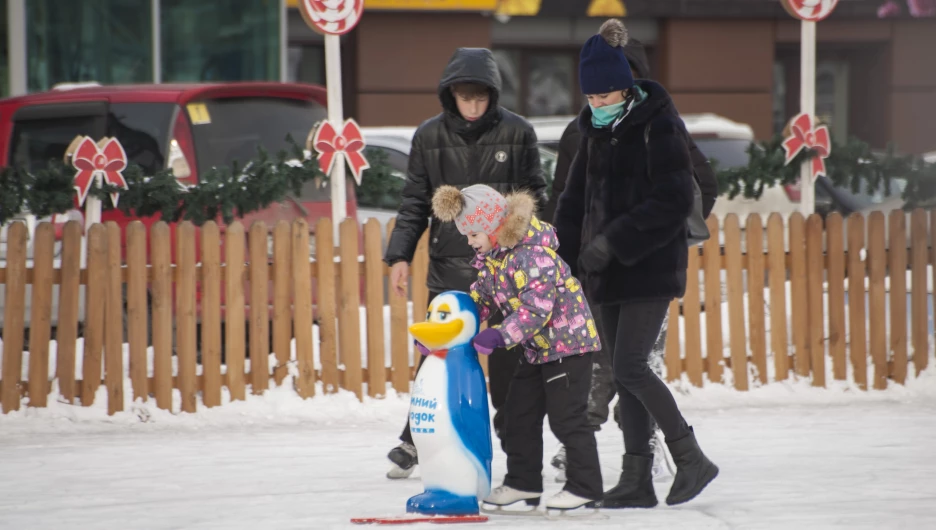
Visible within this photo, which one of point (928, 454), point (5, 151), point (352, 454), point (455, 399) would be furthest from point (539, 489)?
point (5, 151)

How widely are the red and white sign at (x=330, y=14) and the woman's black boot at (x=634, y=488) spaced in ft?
11.8

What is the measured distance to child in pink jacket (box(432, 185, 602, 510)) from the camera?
4.50 m

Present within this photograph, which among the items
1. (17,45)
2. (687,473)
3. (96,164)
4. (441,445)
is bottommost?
(687,473)

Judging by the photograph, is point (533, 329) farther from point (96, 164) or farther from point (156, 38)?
point (156, 38)

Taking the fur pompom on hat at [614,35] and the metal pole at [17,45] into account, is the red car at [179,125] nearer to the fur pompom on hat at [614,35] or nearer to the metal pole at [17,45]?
the fur pompom on hat at [614,35]

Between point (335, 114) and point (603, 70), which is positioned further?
point (335, 114)

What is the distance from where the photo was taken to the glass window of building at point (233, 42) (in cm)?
1305

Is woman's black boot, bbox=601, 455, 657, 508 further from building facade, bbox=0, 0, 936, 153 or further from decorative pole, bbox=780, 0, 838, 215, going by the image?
building facade, bbox=0, 0, 936, 153

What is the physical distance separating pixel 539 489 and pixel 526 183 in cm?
134

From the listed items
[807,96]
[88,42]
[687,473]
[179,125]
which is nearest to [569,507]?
[687,473]

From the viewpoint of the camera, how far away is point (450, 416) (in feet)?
14.9

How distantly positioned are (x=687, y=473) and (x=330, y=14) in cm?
387

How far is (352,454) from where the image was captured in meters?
5.96

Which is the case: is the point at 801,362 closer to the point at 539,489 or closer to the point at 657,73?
the point at 539,489
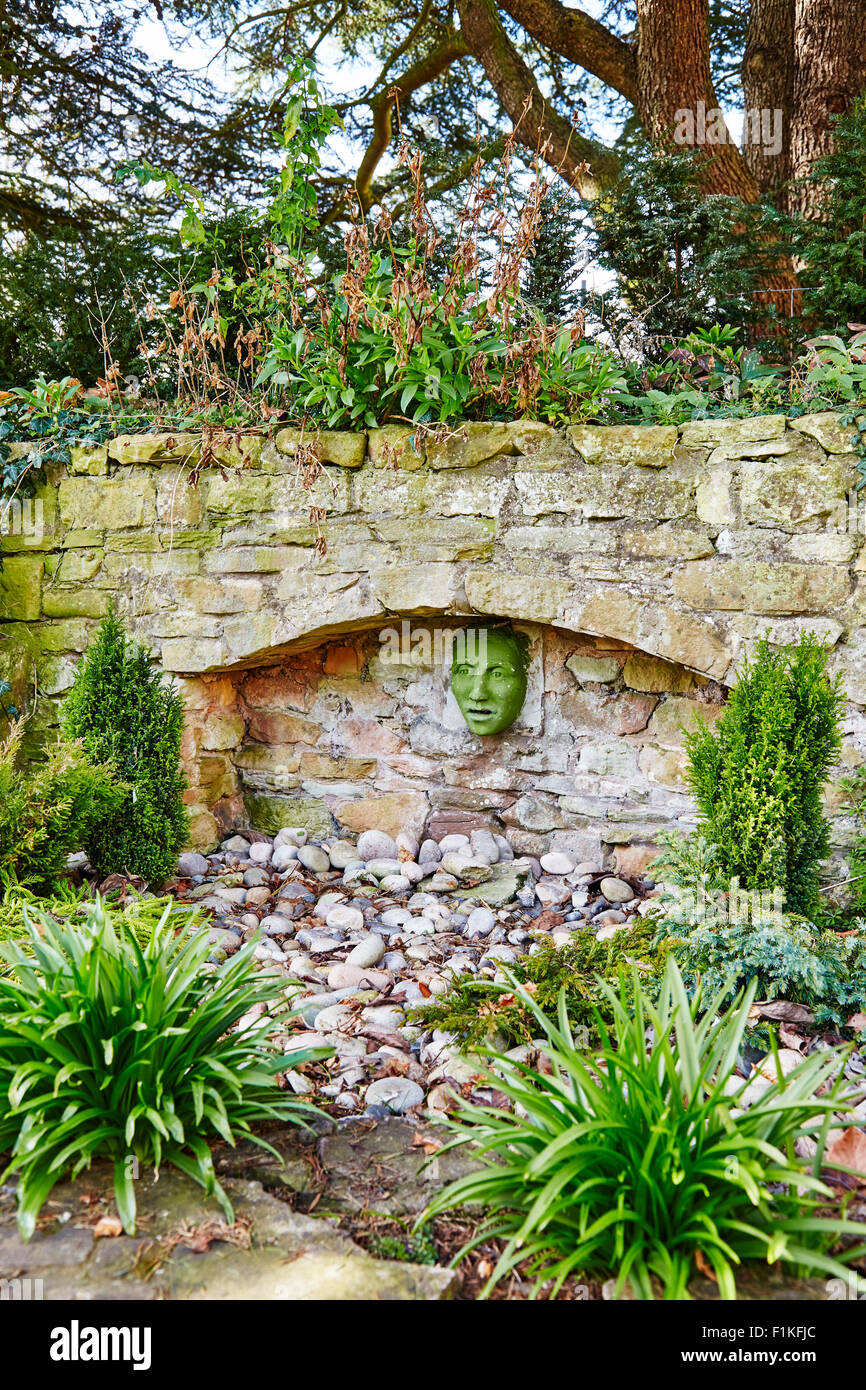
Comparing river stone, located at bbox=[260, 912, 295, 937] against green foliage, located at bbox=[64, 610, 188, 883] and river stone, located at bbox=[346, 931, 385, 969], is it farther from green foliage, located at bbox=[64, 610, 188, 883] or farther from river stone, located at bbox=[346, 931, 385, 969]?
green foliage, located at bbox=[64, 610, 188, 883]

Exercise goal
Copy out word for word everything from the line containing "Is woman's black" down to the end of the records, both ends included. Leave the pictures out of your answer.

Output below
Is woman's black boot, bbox=601, 455, 657, 508 further from building facade, bbox=0, 0, 936, 153 or further from decorative pole, bbox=780, 0, 838, 215, going by the image?
building facade, bbox=0, 0, 936, 153

What is the physical distance separating pixel 539 489 and pixel 526 183 in cm?
134

From the listed items
[807,96]
[88,42]
[687,473]
[179,125]
which is nearest to [569,507]?
[687,473]

From the viewpoint of the camera, how far away is point (450, 416) (in feet)?
14.9

How distantly positioned are (x=687, y=473) and (x=330, y=14) in cm?
387

How far is (352,454) from where the image was captured in meters?
5.96

Which is the case: is the point at 801,362 closer to the point at 539,489 or closer to the point at 657,73?
the point at 539,489
Comparing river stone, located at bbox=[260, 912, 295, 937] against green foliage, located at bbox=[64, 610, 188, 883] and river stone, located at bbox=[346, 931, 385, 969], is it farther from green foliage, located at bbox=[64, 610, 188, 883] or farther from river stone, located at bbox=[346, 931, 385, 969]?
green foliage, located at bbox=[64, 610, 188, 883]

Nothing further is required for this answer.